Eventually he was escorted from the center of the stage by several bulls that were following cows directly towards him. He ended up next to a patch of mountain hemlock, very close to several other bulls, including Norman. Stepping away from his long lens and tripod, the guy pulled another camera with a shorter lens from his pack and started stalking the bulls, getting within 10 yards or less. Brown and I were rooting for a smackdown, but Norman, contrary to his usual deportment, chose a more subtle approach. He ambled over to the guy’s tripod and gazed vacuously at the horizon.

Nothing is more patient than a moose. While the guy waited irritably to rescue his camera, his very expensive telephoto lens, and his pack, Norman hardly flexed a muscle. After an hour, the bull vanished behind the dense hemlocks. Judging from the guy’s subsequent reactions, Norman had hunkered down within a few feet of the tripod. And there he stayed for another three hours.

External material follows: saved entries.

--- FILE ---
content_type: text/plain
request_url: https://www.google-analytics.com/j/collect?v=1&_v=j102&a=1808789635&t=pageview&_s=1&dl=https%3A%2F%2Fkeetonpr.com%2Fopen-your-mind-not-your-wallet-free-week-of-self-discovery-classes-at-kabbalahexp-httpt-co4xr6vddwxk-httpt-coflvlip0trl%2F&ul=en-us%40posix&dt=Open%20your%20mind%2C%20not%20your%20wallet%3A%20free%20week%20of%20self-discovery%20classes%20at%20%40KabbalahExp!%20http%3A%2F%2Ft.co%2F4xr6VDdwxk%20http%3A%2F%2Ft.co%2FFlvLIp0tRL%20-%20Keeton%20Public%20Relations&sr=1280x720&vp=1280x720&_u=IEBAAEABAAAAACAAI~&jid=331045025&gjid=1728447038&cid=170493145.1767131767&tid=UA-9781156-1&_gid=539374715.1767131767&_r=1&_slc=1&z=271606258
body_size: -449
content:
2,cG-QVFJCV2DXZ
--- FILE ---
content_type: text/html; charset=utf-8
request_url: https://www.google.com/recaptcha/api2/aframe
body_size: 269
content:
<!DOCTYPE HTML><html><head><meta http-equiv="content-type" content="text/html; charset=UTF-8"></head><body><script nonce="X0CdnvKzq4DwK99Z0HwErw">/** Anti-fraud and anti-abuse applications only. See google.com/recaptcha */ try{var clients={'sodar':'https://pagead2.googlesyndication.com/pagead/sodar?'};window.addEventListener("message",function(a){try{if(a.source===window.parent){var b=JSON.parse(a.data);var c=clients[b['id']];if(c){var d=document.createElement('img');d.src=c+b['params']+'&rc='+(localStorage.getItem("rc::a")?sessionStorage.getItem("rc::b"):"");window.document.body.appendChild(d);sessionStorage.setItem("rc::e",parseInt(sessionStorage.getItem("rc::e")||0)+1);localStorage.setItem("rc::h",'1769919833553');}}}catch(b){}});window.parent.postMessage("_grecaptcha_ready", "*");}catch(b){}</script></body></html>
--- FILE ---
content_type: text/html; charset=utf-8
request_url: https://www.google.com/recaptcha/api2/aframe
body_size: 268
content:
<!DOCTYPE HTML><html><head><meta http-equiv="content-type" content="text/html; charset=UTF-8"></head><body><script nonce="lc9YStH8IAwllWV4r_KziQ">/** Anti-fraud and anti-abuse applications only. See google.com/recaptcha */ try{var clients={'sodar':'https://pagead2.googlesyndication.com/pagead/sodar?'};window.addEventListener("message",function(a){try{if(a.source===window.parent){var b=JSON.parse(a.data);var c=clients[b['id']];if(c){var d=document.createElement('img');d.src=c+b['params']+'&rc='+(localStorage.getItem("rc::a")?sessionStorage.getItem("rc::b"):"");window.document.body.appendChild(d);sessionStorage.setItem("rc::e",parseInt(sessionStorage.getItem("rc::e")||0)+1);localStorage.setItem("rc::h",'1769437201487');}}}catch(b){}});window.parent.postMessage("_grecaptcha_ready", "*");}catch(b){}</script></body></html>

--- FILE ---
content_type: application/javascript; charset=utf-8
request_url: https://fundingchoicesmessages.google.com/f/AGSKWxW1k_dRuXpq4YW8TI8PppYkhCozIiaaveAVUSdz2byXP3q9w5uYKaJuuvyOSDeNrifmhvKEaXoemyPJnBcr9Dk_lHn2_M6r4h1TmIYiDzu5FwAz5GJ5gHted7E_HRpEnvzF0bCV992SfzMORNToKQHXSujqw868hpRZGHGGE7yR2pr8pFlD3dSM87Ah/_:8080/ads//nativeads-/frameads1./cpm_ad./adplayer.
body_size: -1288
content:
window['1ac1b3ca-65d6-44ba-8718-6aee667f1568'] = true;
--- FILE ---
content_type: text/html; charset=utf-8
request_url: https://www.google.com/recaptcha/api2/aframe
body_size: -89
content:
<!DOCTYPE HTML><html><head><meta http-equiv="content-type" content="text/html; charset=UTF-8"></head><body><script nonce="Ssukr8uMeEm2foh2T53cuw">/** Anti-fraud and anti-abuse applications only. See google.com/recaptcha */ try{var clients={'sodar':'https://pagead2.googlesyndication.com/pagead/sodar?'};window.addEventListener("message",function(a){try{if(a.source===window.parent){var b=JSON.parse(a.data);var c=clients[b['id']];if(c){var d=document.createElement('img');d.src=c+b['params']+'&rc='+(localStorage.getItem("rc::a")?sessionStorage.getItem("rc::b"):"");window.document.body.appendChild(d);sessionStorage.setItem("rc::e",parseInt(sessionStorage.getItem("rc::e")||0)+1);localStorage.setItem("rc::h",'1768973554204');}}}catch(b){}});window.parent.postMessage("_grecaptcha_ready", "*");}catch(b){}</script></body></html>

After the unexpected intermission, the bull stood up and slowly limped away, allowing the guy to retrieve his gear. By then the shadow of Flattop Mountain was slipping quickly across the valley. The guy beat a hasty and ignominious retreat under Norman’s dark stare.

Wildlife viewing etiquette

Brown has filmed wildlife in about 20 countries during his 15-year career without witnessing anything quite like our two encounters with boorish local photographers. However, we were greatly amused at the way the play turned out.

Fortunately, Brown was able to capture decent footage despite the rude interruptions. But you never know what might have happened if the moose had been allowed to interact naturally. 

The vast majority of wildlife viewers in Chugach State Park don’t need advice on how to treat wildlife or other viewers. However, several associations of nature photographers have offered guidelines for ethical viewing and photography for those who don’t get it. For example, the North American Nature Photography Association recommended using an appropriate lens to avoid getting too close to wildlife, not interfering with their normal behavior, preparing yourself and your equipment for unexpected events, and treating other viewers and photographers courteously

After the second photographer had exited stage left, Brown recapitulated the moral of the story: “I suppose there’s a lesson to be learned here – don’t leave your gear untended – but more importantly, don’t be a dick.”